I've seen many requests for help in repackaging MS patches into MSIs across the forums. I don't understand why people need to repackage when MS supply SUS for patch deployment. Can someone explain in which situation you'd need to create a wrapper MSI for the patch, instead of using SUS? thanks

true, like meastaugh1, I would also like to know...

SUS requires that you have a domain in place and IIS installed on the SUS server. Alot of people do not want to go that route, it also means purchasing another server. i work in the public sector for a school district and it took getting taken to our knees by the blaster virus to convince the powers that be for funding to buy a new server. I guess for some people it is just easier.

You do not necessarily need to have a domain in place to have a SUS server update workstations. Having a domain in place does, however, make it easier to force all workstations to look to a particular SUS server and update according to a schedule and standard.

There is a large environment I am at on a regular basis that does not have an AD domain, yet the workstations update from a SUS server.

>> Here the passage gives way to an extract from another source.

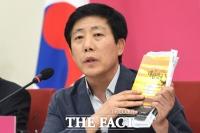 [TF포토] 북으로 띄운 책 설명하는 박상학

We simply took the registry changes that SUS makes to a workstation, and pushed them down onto machines via the login script. The changes that are made are found at:

HKLM/Software/Policies/Microsoft/Windows/WindowsUpdate

They look like this:

[HKEY_LOCAL_MACHINE\SOFTWARE\Policies\Microsoft\Windows\WindowsUpdate]
"WUServer"="http://your_SUS_server"
"WUStatusServer"="http://your_SUS_server"

[HKEY_LOCAL_MACHINE\SOFTWARE\Policies\Microsoft\Windows\WindowsUpdate\AU]
"NoAutoRebootWithLoggedOnUsers"=dword:00000000
"NoAutoUpdate"=dword:00000000
"AUOptions"=dword:00000004
"ScheduledInstallDay"=dword:00000000
"ScheduledInstallTime"=dword:0000000c
"UseWUServer"=dword:00000001
"RescheduleWaitTime"=dword:00000001
"AUNoAutoRebootWithLoggedOnUsers"=dword:00000000

The only downside is that a savvy user could undo the changes if he/she has admin rights over the machine.

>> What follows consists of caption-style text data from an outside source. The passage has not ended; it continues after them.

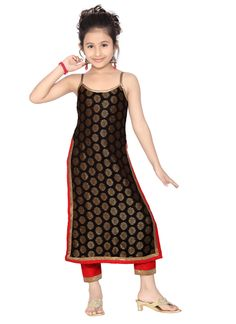 Looking for cute Salwar Suits for your little girl? Check out the delightful kids' suits collection incl. ethnic suits, salwar kameez for kids, Punjabi salwar suits for baby girls & more online on Utsav Fashion. Baby Girl Party Dresses, Dresses Kids Girl, Girl Outfits, Indian Dresses, Indian Outfits, Kids Salwar Kameez, Kids Salwar Suit, Kids Ethnic Wear, Kids Party Wear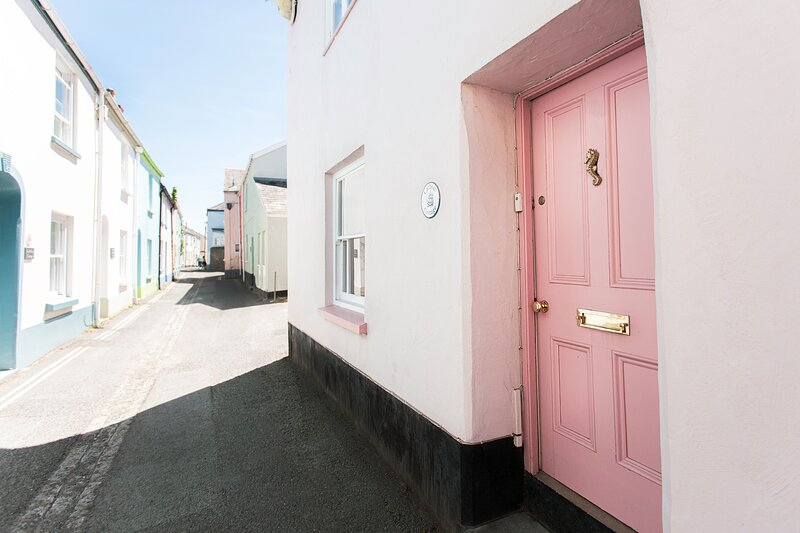 Catboat Cottage, Appledore.  Sleeps 6-8 guests, holiday rental in Appledore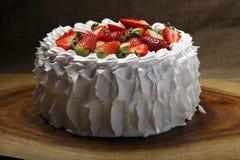 белизна клубники торта предпосылки служят плитой, котор Стоковые Фото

The necessity for a dedicated server really depends on the environment. The SUS Deployment Guide from Microsoft discusses considerations, but never states that a dedicated server is required.

Craig --<>.

You do not necessarily need to have a domain in place to have a SUS server update workstations. Having a domain in place does, however, make it easier to force all workstations to look to a particular SUS server and update according to a schedule and standard.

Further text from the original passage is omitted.